KUALA LUMPUR: Malaysian palm oil futures rose by more than 1 percent on Tuesday to their highest level in over one week, tracking strength in U.S. soyoil prices and on a weaker ringgit.

The ringgit, palm’s currency of trade, weakened as much as 0.2 percent, making the vegetable oil cheaper for holders of foreign currencies.

The currency was last down 0.1 percent at 4.0850 per dollar.

The benchmark palm oil contract for May delivery on the Bursa Malaysia Derivatives Exchange was up 0.6 percent at 2,299 ringgit ($562.79) a tonne at the midday break.

Earlier in the session, it climbed as much as 1.1 percent to 2,311 ringgit, its highest since Feb. 8. Trading volumes stood at 12,586 lots of 25 tonnes each at noon.

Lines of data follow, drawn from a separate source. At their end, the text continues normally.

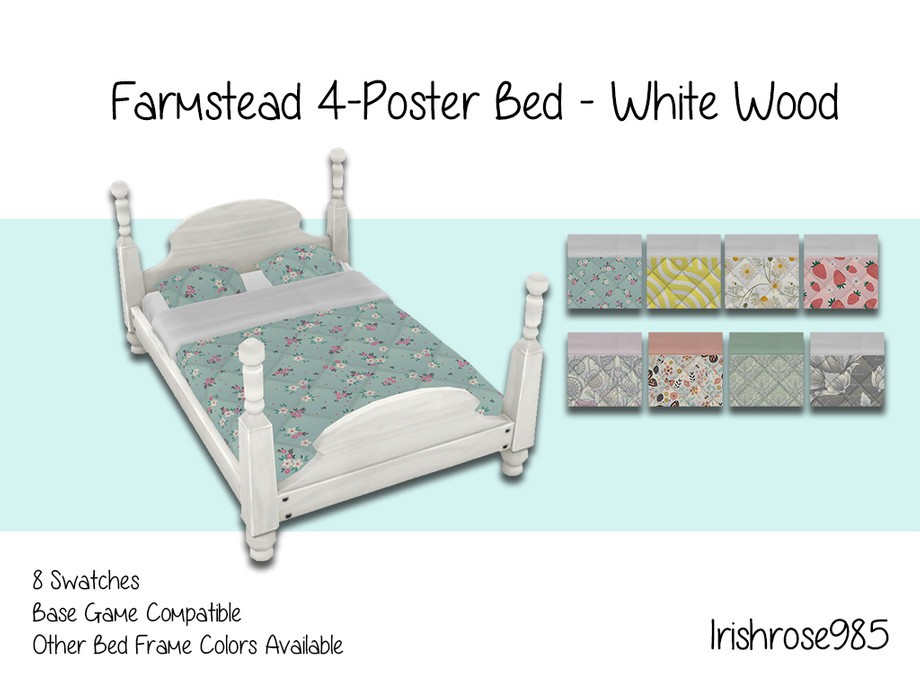 Farmstead 4-Poster Bed - White Wood

8 Swatches
Base Game Compatible
Other Bed Frame Colors Available

Irishrose985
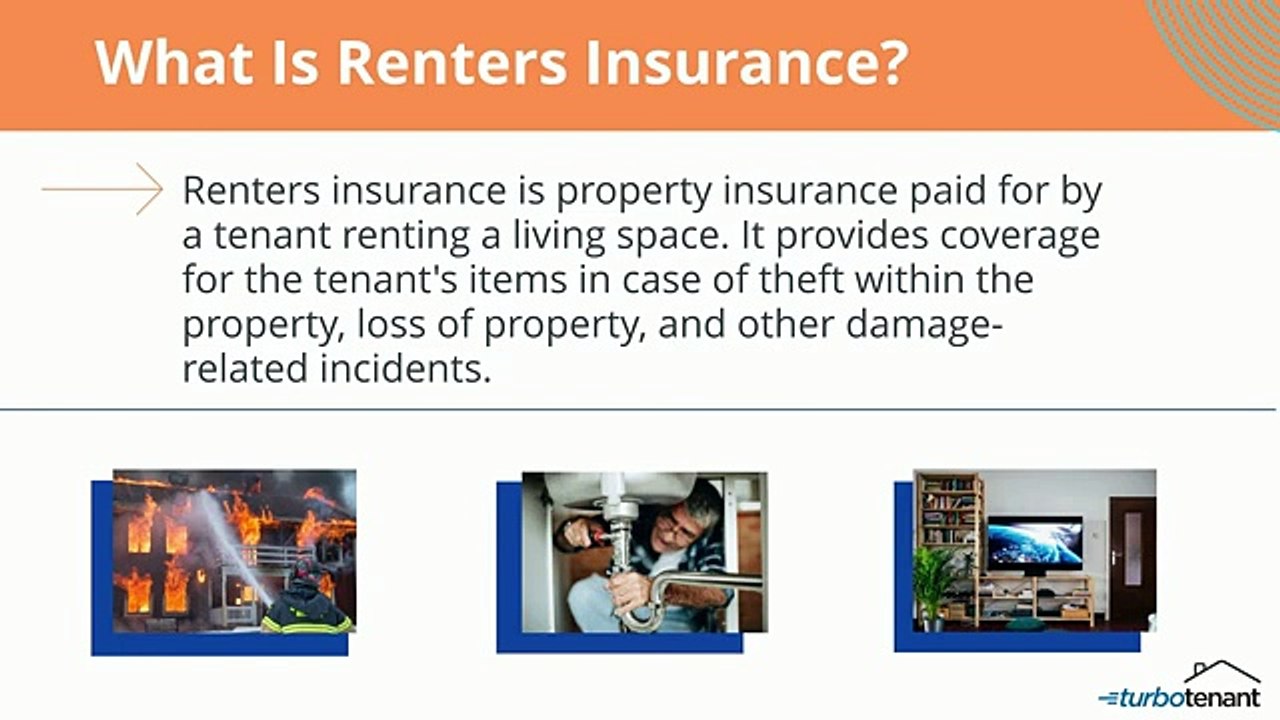 What Is Renters Insurance?

Renters insurance is property insurance paid for by a tenant renting a living space. It provides coverage for the tenant's items in case of theft within the property, loss of property, and other damage-related incidents.

turbotenant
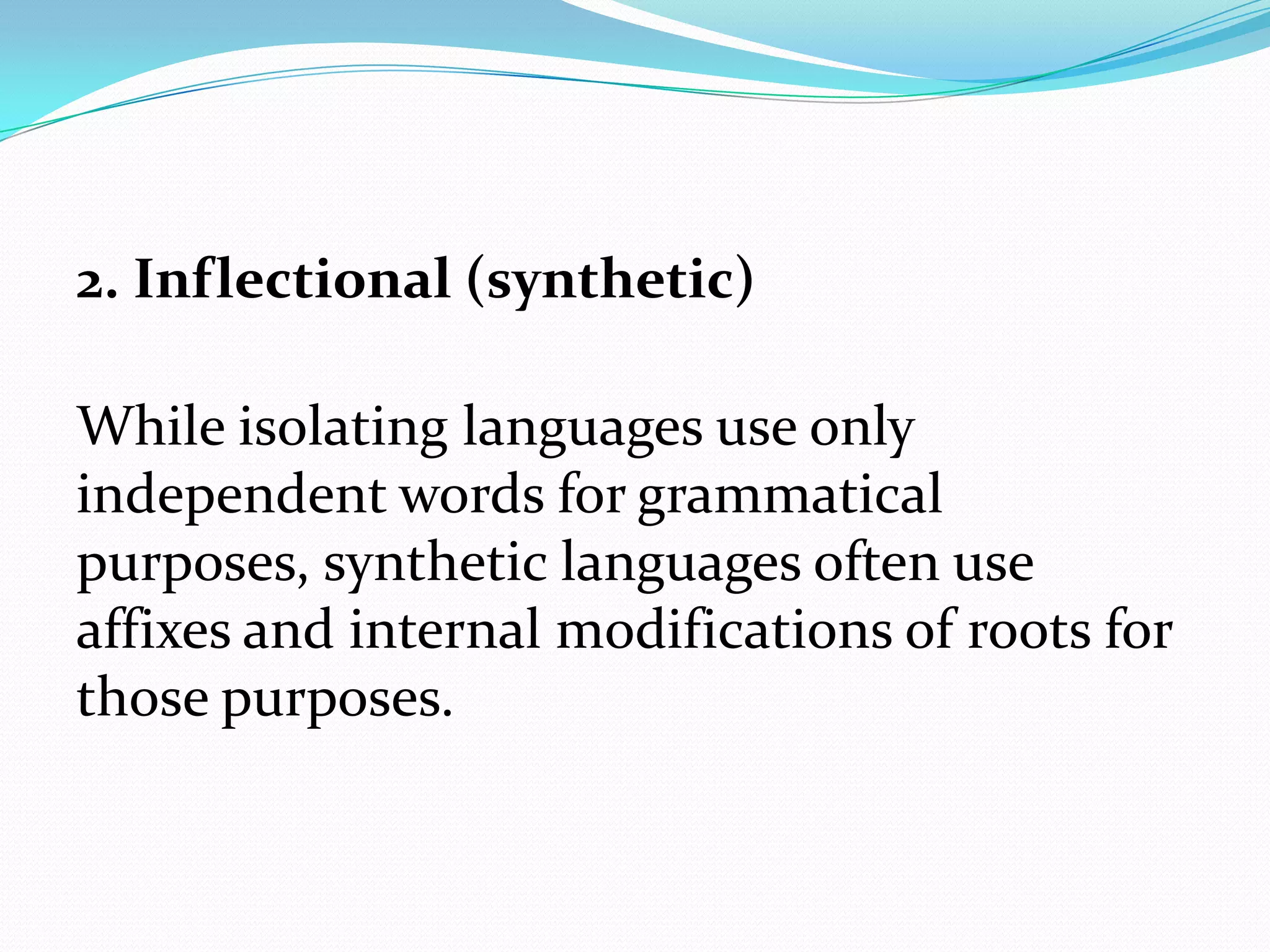 2. Inflectional (synthetic)

While isolating languages use only independent words for grammatical purposes, synthetic languages often use affixes and internal modifications of roots for those purposes.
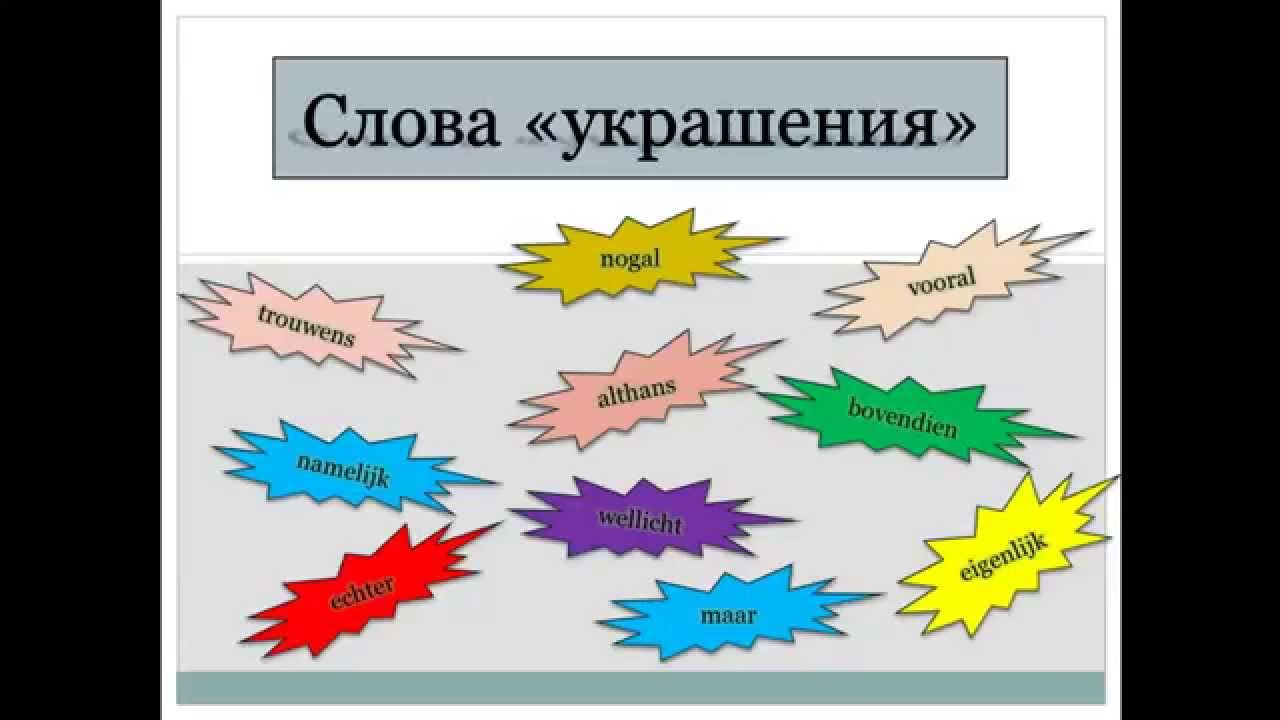 Слова «украшения»

nogal

vooral

trouwens

althans

bovendien

namelijk

wellicht

eigenlijk

echter

maar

“The palm market is up on supportive external markets, along with the weaker ringgit,“ said a Kuala Lumpur-based trader, referring to soyoil prices on the U.S. Chicago Board of Trade.

The market was also up on expectation of supportive cargo surveyor export data for Feb. 1-20, said the trader.

Exports from Malaysia during Feb. 1-15 rose between 4.2-12.9 percent from a month earlier, according to cargo surveyors.

Cargo surveyors are scheduled to release export data for the Feb. 1-20 period on Wednesday.

In other related oils, the Chicago March soybean oil contract was up 0.8 percent on Tuesday, in line with gains in soybeans on optimism about a trade deal between the United States and China.

The May soyoil contract on the Dalian Commodity Exchange rose 0.8 percent, while the Dalian May palm oil contract added 1.1 percent.

Palm oil prices are affected by movements in soyoil, as they compete for a share in the global vegetable oil market.

Palm oil may rise to 2,316 ringgit per tonne, as it has broken a resistance at 2,285 ringgit, said Wang Tao, a Reuters market analyst for commodities and energy technicals.